The Federal Disclosure Requirements: The Most Important Legal Dimension
The federal lead paint disclosure requirements — the specific legal obligations whose compliance the purchase, the rental, and the renovation of the pre-1978 residential property most specifically requires — are the most important legal dimension of the lead paint topic for the north Texas older home buyer and the seller whose understanding before the transaction begins prevents the non-compliance whose consequences the federal enforcement most specifically produces.
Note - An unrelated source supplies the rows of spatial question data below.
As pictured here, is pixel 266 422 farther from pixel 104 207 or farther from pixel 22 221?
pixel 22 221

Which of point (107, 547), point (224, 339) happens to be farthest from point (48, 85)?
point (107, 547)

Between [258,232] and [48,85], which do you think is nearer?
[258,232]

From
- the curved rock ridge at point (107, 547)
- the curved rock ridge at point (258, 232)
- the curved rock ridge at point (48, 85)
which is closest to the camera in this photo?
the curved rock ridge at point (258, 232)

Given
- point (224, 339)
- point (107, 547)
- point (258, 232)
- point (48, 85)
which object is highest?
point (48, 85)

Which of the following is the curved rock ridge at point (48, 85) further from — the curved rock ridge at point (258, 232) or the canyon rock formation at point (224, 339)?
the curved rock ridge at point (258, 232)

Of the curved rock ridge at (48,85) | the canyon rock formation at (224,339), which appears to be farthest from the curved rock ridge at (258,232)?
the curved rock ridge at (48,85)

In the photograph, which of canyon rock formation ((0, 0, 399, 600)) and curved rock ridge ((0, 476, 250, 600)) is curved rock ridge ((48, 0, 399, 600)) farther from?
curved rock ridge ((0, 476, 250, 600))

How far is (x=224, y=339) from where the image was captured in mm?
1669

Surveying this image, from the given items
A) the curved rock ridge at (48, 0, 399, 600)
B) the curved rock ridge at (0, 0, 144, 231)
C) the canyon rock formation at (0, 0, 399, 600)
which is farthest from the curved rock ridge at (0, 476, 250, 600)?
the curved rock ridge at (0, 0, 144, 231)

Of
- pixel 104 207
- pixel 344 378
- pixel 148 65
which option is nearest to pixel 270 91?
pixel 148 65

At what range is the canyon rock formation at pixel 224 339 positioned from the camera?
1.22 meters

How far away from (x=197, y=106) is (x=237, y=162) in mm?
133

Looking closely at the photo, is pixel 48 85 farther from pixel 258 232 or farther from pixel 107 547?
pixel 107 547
The Residential Lead-Based Paint Hazard Reduction Act of 1992 — whose specific provisions create the federal framework for the lead paint disclosure in the residential real estate transaction — establishes three specific obligations whose compliance is required for every sale and every rental of the pre-1978 residential property:
The disclosure obligation — the seller's and the landlord's requirement to disclose the known information about the lead-based paint and the lead-based paint hazards in the property before the contract is signed — is the most immediately applicable obligation whose content the seller's completion of the federal Lead-Based Paint Disclosure Form most specifically satisfies. The seller who has had the property's lead paint professionally assessed has the actual knowledge whose disclosure the form most specifically requires. The seller who has no knowledge of the property's lead paint condition — whose ownership of the pre-1978 home has not included the professional assessment — discloses the absence of knowledge rather than the presence of lead paint whose testing the seller has not performed.
The records and reports obligation — the seller's and the landlord's requirement to provide the buyer or the tenant with any available records or reports pertaining to the lead-based paint in the property — is the documentation obligation whose compliance the professional assessment reports, the prior testing results, and the abatement records whose provision to the buyer most specifically satisfies.
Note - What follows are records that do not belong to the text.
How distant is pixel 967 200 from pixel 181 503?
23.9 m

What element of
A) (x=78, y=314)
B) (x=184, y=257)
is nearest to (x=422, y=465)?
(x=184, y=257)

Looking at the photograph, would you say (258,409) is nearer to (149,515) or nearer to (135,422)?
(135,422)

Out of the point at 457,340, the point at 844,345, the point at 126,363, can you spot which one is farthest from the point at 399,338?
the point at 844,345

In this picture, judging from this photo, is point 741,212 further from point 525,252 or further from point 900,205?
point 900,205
The buyer's opportunity to conduct an inspection — the specific provision whose requirement that the seller allow the buyer a 10-day period to conduct the lead paint inspection before the contract is finalized creates the specific buyer protection whose waiver is permitted but whose exercise the Hewitt Group most specifically recommends for every purchase of the pre-1978 north Texas home — is the third federal obligation whose compliance confirms the buyer's informed consent to the purchase with the complete lead paint information available.
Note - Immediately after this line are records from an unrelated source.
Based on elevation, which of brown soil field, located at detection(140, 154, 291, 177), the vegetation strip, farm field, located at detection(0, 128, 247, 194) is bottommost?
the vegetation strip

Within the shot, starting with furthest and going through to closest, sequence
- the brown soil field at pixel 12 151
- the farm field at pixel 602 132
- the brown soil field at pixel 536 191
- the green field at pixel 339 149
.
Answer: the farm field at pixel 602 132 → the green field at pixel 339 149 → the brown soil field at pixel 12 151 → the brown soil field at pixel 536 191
The federal penalties for the non-compliance with the lead paint disclosure requirements — the civil penalties of up to $21,326 per violation and the criminal penalties whose application to the knowing or the willful non-compliance creates the most significant legal consequence — are the specific enforcement mechanisms whose magnitude most directly motivates the complete disclosure compliance.
The Texas Lead Paint Regulatory Framework
The Texas Department of State Health Services' lead-based paint program — whose specific licensing requirements for the lead inspectors, the risk assessors, the abatement contractors, and the renovation firms whose compliance with the federal EPA requirements the state program most specifically enforces — is the state regulatory framework whose requirements the north Texas older home renovation most specifically needs to address alongside the federal standard.
The EPA's Renovation, Repair and Painting Rule — the RRP Rule whose specific application to the renovation activities that disturb the lead-based paint in the pre-1978 residential property requires the EPA-certified renovation firm's engagement, the certified renovator's presence, and the specific lead-safe work practices whose implementation prevents the lead dust generation during the renovation — is the federal regulatory requirement whose compliance every north Texas contractor who performs the renovation of the pre-1978 home must specifically satisfy.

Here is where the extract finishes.